On the first appearance of the Plague of 1665 the Mayor and Aldermen issued orders of precaution similar to those which had been framed in the visitation of the year 1625. These orders are contained in a collection of “valuable and scarce Pieces” relating to the Plague of the latter year, published for J. Roberts at the Oxford Arms in Warwick Lane, 1721. This collection gives in full the orders of the Mayor and Council as follows:—
“Examiners to be appointed in every Parish. First, it is thought Requisite, and so ordered, that in every Parish there be one, two, or more Persons of good Sort and Credit, chosen and appointed by the Alderman, his Deputy, and Common Council of every Ward, by the Name of Examiners, to continue in that Office the space of two Months at least: And if any fit Person so appointed, shall refuse to undertake the same, the said Parties so refusing to be committed to Prison until they shall conform themselves accordingly.
THE EXAMINER’S OFFICE
“That these Examiners be sworn by the Aldermen, to enquire and learn from time to time what Houses in every Parish be Visited, and what Persons be Sick, and of what Diseases, as near as they can inform themselves; and upon doubt in that Case, to command Restraint of Access, until it appear what the Disease shall prove; And if they find any Person sick of the Infection, to give order to the Constable that the House be shut up; and if the Constable shall be found Remiss or Negligent to give present Notice thereof to the Alderman of the Ward.
WATCHMEN
“That to every infected House there be appointed two Watchmen, one for every Day, and the other for the Night; and that these Watchmen have a special care that no Person go in or out of such infected Houses, whereof they have the Charge, upon pain of severe Punishment. And the said Watchman to do such further offices as the sick House shall need and require: and if the Watchman be sent upon any Business, to lock up the House, and take the Key with him; And the Watchman by Day to attend until ten of the Clock at Night; and the Watchman by Night until six in the Morning.
SEARCHERS
“That there be a special care to appoint Women-Searchers in every Parish, such as are of honest Reputation, and of the best Sort as can be got in this kind: and these to be sworn to make due Search, and true Report to the utmost of their Knowledge, whether the Persons whose Bodies they are appointed to Search, do die of the Infection, or of what other Diseases, as near as they can. And that the Physicians who shall be appointed for Cure and Prevention of the Infection, do call before them the said Searchers, who are or shall be appointed for the several Parishes under their respective Cares, to the end they may consider whether they are fitly qualified for that Employment; and charge them from time to time as they shall see Cause, if they appear defective in their Duties.

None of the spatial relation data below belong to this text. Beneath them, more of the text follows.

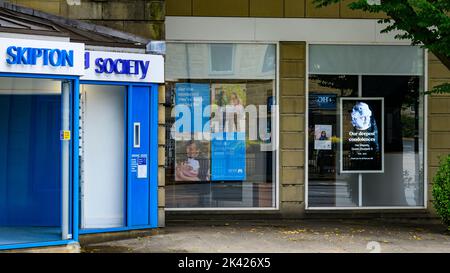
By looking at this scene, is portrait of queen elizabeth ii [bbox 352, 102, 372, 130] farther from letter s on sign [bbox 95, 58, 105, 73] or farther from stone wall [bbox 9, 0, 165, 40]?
letter s on sign [bbox 95, 58, 105, 73]

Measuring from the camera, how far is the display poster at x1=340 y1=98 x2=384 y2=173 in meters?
14.2

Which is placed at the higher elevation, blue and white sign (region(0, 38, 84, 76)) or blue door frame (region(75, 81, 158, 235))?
blue and white sign (region(0, 38, 84, 76))

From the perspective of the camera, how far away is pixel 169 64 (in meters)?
13.7

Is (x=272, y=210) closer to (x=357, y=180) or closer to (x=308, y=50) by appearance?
(x=357, y=180)

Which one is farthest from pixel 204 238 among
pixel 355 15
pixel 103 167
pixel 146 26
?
pixel 355 15

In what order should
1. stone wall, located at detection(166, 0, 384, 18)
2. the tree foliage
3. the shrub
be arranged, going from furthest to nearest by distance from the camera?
stone wall, located at detection(166, 0, 384, 18), the shrub, the tree foliage

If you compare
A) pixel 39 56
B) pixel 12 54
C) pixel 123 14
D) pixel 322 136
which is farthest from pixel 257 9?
pixel 12 54

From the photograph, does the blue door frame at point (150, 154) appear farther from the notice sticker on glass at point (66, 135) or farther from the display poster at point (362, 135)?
the display poster at point (362, 135)

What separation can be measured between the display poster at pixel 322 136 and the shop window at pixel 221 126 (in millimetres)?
873

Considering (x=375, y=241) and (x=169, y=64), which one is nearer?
(x=375, y=241)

“That no Searcher during this time of Visitation, be permitted to use any publick Work or Employment, or keep any Shop or Stall, or be employed as a Laundress, or in any other common Employment whatsoever.
CHIRURGEONS
“For better assistance of the Searchers, for as much as there hath been heretofore great Abuse in misreporting the Disease, to the further spreading of the Infection; it is therefore ordered, that there be chosen and appointed able and discreet Chirurgeons, besides those that do already belong to the Pest House: Amongst whom the City and Liberties to be quartered as the places lie most apt and convenient; and every of these to have one Quarter for his Limit; and the said Chirurgeons in every of their Limits to join with the Searchers for the View of the Body, to the end there may be a true Report made of the Disease.
“And further, that the said Chirurgeons shall visit and search such like Persons as shall either send for them, or be named and directed unto them, by the Examiners of every Parish, and inform themselves of the Disease of the said Parties.
“And forasmuch as the said Chirurgeons are to be sequestered from all other Cures, and kept only to this Disease of the Infection; it is ordered, That every of the said Chirurgeons shall have Twelve-pence a Body searched by them, to be paid out of the Goods of the Party searched, if he be able, or otherwise by the Parish.
NURSE-KEEPERS
“If any Nurse-keeper shall remove herself out of any infected House before twenty eight Days after the Decease of any Person dying of the Infection, the House to which the said Nurse-keeper doth so remove herself, shall be shut up until the said twenty eight Days be expired.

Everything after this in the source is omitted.